To help patients make fully informed decisions about the treatments suggested to them, Smarter Medicine has prepared a list of five questions that it recommends asking during doctor appointments.

1) Are there several possible treatments?

2) What are the advantages and disadvantages of the recommended treatment?

3) What is the extent of the opportunities and risks?

4) What happens if I don’t do anything?

5) What can I do personally for my health?

Overdiagnosis

Overdiagnosis refers to the revelation of an actual disease that would never have caused symptoms during a patient’s lifetime. Overdiagnosis can lead to intensive treatments and cause considerable unnecessary psychological distress to patients.

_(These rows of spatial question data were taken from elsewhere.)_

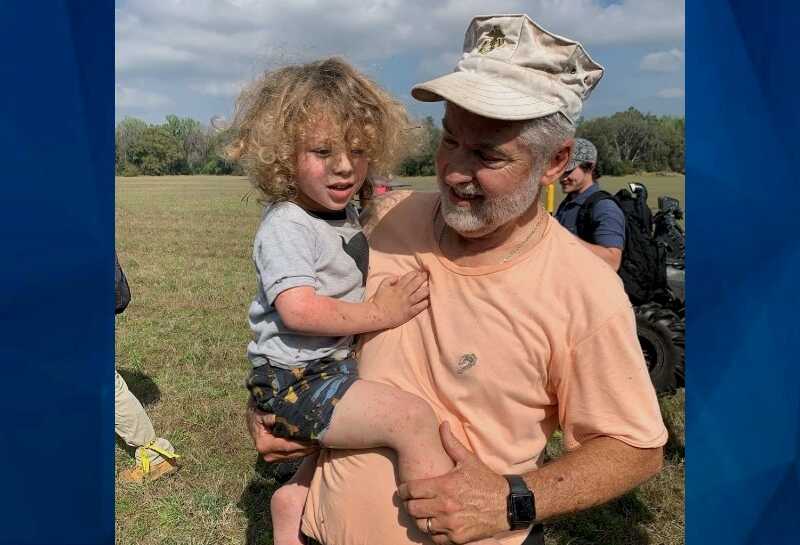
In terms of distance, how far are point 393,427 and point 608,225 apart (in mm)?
4153

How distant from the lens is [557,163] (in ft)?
7.09

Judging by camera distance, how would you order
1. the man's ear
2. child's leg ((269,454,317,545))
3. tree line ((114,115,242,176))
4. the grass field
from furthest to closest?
tree line ((114,115,242,176)) → the grass field → child's leg ((269,454,317,545)) → the man's ear

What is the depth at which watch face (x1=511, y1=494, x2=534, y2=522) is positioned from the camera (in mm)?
1875

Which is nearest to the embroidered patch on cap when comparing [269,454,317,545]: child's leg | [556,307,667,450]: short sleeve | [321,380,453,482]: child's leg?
[556,307,667,450]: short sleeve

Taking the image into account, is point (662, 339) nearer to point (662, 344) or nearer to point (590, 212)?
point (662, 344)

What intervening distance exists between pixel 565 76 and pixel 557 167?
0.28 m

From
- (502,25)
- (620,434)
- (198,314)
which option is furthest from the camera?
(198,314)

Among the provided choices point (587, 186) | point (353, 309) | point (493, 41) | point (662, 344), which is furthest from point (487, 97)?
point (662, 344)

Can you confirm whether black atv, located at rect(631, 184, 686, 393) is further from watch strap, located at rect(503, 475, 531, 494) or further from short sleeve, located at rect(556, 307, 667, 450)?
watch strap, located at rect(503, 475, 531, 494)

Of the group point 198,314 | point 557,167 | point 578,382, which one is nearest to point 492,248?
point 557,167

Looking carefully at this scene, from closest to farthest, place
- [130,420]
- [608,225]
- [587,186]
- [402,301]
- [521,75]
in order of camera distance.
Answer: [521,75], [402,301], [130,420], [608,225], [587,186]

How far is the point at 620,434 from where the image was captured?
1.91 m

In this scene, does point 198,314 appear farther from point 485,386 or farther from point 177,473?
point 485,386

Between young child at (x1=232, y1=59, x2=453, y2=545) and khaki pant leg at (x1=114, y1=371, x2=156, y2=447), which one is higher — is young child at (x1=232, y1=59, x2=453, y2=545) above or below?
above
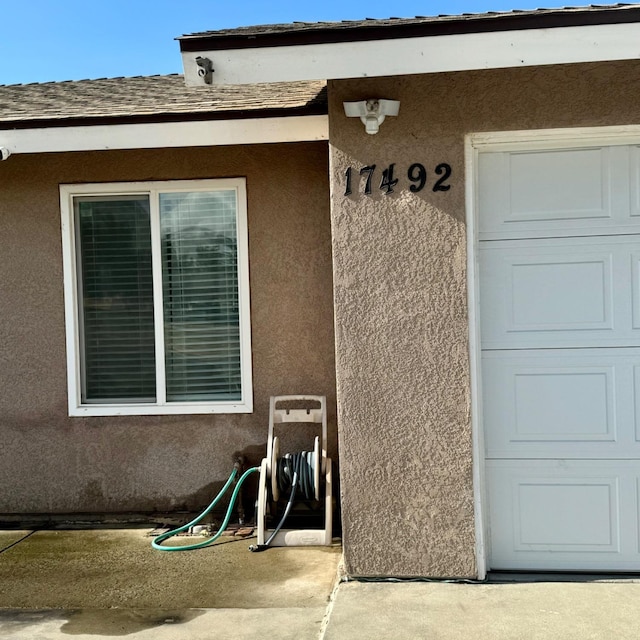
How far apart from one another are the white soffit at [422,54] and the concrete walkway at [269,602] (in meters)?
2.97

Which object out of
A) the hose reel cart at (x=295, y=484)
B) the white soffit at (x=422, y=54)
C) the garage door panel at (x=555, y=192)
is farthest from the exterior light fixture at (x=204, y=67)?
the hose reel cart at (x=295, y=484)

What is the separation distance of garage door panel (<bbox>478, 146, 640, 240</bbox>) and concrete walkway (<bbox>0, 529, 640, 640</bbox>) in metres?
2.14

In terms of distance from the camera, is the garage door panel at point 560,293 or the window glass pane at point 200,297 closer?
the garage door panel at point 560,293

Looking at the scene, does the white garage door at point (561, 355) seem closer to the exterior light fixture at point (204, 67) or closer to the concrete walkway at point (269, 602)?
the concrete walkway at point (269, 602)

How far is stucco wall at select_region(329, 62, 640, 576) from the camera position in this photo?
4.77 m

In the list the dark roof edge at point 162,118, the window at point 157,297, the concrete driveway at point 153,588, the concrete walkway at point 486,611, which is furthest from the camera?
the window at point 157,297

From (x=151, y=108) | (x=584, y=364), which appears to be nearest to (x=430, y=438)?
(x=584, y=364)

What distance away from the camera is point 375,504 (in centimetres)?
490

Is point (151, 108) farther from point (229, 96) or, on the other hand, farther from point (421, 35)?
point (421, 35)

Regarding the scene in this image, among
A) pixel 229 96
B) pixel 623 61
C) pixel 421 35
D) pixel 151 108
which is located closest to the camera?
pixel 421 35

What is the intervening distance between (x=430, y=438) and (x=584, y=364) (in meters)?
1.05

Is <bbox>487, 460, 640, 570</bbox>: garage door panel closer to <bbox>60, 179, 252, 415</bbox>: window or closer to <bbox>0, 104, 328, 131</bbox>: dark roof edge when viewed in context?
<bbox>60, 179, 252, 415</bbox>: window

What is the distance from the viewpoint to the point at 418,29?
171 inches

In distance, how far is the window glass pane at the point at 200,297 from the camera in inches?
259
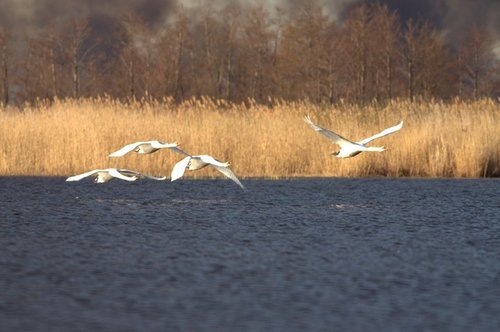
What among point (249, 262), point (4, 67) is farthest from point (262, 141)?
point (4, 67)

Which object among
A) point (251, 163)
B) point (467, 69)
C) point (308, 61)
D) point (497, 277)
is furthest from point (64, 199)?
point (467, 69)

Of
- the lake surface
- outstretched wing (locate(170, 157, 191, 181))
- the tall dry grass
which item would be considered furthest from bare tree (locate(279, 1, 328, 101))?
outstretched wing (locate(170, 157, 191, 181))

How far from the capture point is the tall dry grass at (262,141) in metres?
14.9

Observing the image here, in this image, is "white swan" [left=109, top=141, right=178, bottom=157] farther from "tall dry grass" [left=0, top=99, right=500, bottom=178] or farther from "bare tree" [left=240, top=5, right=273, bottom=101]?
"bare tree" [left=240, top=5, right=273, bottom=101]

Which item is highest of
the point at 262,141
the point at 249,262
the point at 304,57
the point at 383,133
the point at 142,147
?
the point at 304,57

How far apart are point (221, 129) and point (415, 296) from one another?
11.0 m

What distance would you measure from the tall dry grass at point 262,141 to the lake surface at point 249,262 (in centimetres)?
340

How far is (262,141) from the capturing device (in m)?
15.4

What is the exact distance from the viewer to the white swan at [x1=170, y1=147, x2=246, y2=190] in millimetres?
8250

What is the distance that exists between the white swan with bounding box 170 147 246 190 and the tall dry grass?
19.7ft

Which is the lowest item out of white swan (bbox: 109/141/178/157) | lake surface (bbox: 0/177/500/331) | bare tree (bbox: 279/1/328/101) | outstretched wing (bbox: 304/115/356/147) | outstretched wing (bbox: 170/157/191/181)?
lake surface (bbox: 0/177/500/331)

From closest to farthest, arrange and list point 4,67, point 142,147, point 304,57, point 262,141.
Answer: point 142,147 → point 262,141 → point 304,57 → point 4,67

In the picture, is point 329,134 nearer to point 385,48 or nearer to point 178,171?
point 178,171

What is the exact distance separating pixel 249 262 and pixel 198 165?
2807 millimetres
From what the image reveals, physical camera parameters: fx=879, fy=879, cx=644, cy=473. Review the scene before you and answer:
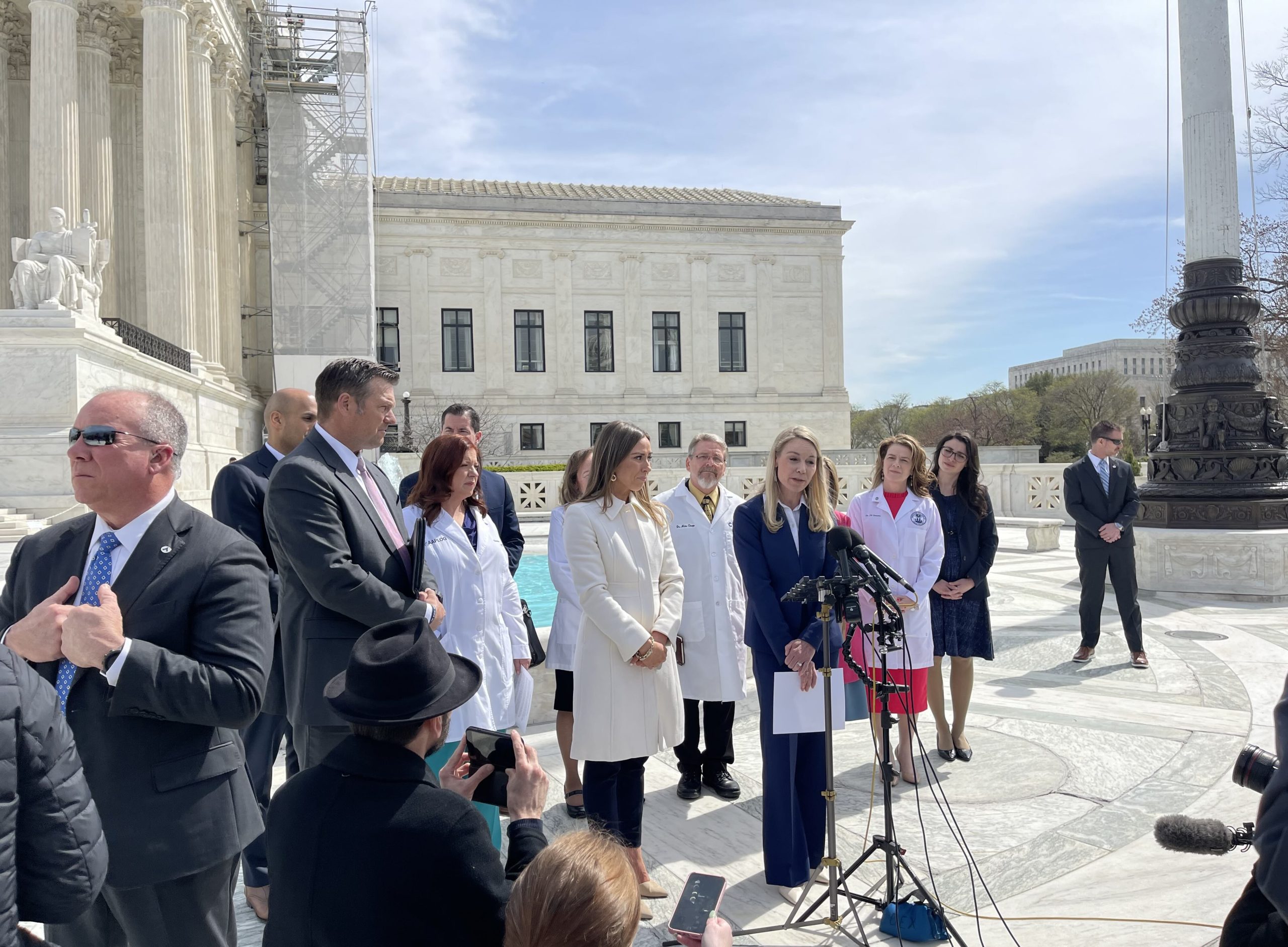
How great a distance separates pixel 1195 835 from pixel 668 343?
134 ft

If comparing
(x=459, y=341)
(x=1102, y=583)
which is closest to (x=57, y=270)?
(x=1102, y=583)

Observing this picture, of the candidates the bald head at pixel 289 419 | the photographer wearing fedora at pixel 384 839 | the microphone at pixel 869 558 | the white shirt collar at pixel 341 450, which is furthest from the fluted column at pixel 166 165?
the photographer wearing fedora at pixel 384 839

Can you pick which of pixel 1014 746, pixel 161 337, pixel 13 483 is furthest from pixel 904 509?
pixel 161 337

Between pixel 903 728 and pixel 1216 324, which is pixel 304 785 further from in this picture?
pixel 1216 324

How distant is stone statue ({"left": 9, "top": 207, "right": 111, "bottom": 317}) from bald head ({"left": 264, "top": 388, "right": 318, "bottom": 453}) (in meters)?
13.8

One of the frequently cited examples is slow-growing prostate cancer that would not have threatened the patient’s health.

​Overtreatment

An after-effect of overdiagnosis, overtreatment is the tendency to treat a disease and give the illusion of recovery, even though the patient would not have experienced any harmful effects on their health without the treatment.

20% to 30%

Percentage of healthcare spending for non-medically indicated treatments.

/

>50%

Percentage of patients who say that they themselves or someone they know felt they had an unnecessary medical service.

/

~50%

Percentage of people who stated that they have felt that they did not understand everything during a medical consultation.

/

35%

of medication prescribed in hospital is potentially inappropriate.

/

60%

of medication prescribed in long-term care facilities is potentially inappropriate.

/

5.6

is the average number of drugs taken a day by elderly patients living at home. The term polypharmacy is used when a patient takes more than five medications a day.